Stored items>
##########

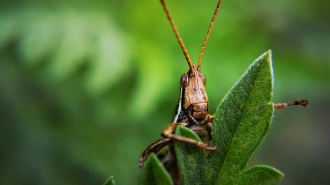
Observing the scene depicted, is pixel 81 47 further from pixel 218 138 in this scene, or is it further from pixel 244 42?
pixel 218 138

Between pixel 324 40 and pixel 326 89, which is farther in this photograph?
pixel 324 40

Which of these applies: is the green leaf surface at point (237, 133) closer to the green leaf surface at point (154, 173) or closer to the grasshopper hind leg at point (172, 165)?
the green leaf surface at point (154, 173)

##########

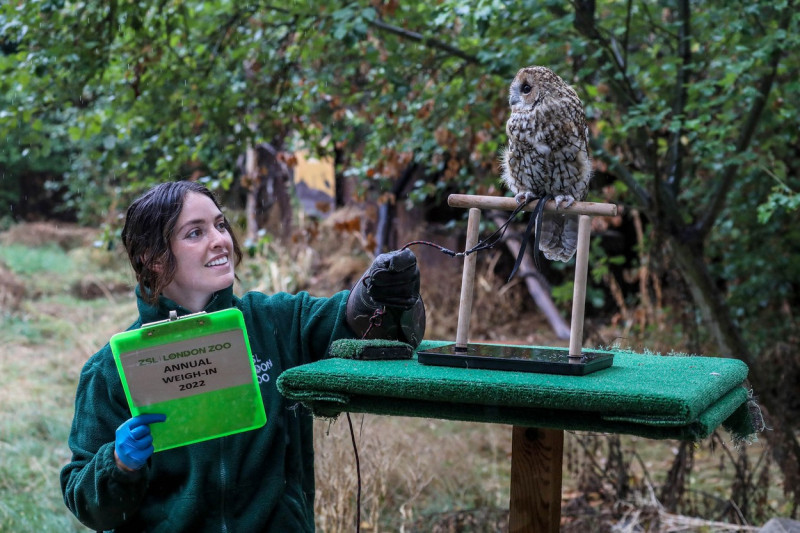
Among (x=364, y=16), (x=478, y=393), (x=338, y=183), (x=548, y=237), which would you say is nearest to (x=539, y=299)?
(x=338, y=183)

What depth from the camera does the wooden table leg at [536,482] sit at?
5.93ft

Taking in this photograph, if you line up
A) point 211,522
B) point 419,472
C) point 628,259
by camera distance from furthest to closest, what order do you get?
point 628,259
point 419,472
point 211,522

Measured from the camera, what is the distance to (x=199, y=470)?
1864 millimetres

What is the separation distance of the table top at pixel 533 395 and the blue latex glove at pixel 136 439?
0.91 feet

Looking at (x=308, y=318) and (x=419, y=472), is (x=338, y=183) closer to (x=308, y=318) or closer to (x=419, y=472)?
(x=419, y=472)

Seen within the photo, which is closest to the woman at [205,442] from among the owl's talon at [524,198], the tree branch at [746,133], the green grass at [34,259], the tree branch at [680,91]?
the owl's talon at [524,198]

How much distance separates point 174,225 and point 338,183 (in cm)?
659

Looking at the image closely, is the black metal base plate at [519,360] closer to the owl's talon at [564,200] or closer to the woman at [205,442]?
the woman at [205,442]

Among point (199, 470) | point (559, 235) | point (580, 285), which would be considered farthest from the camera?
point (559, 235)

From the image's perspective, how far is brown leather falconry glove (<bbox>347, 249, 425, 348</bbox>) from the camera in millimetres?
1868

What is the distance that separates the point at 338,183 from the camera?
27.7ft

##########

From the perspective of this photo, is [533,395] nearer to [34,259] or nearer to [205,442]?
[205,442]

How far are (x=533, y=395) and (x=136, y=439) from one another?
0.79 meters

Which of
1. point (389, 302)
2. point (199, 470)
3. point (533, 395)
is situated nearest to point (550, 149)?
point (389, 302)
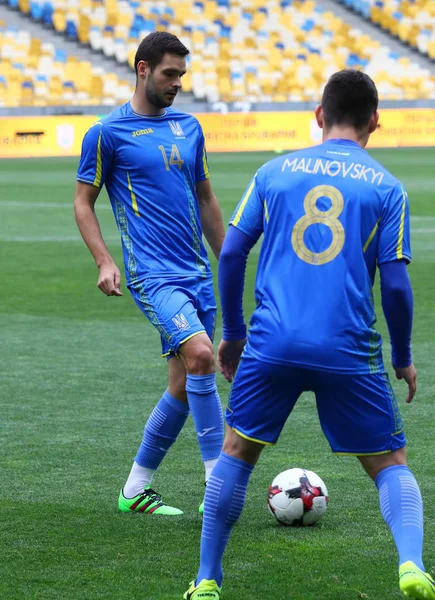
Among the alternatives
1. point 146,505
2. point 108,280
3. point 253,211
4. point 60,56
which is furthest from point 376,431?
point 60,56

##########

Short problem>
Pick out every line of the records above that contains the string "pixel", and copy each one. Case counts.

Output for this exercise>
Observing the scene depicted, is pixel 81 47 further from pixel 218 138 in this scene, or is it further from pixel 244 42?
pixel 218 138
Between pixel 324 40 and pixel 326 89, which is farther in this photograph?
pixel 324 40
What is the separation distance of the table top at pixel 533 395 and the blue latex glove at pixel 136 439?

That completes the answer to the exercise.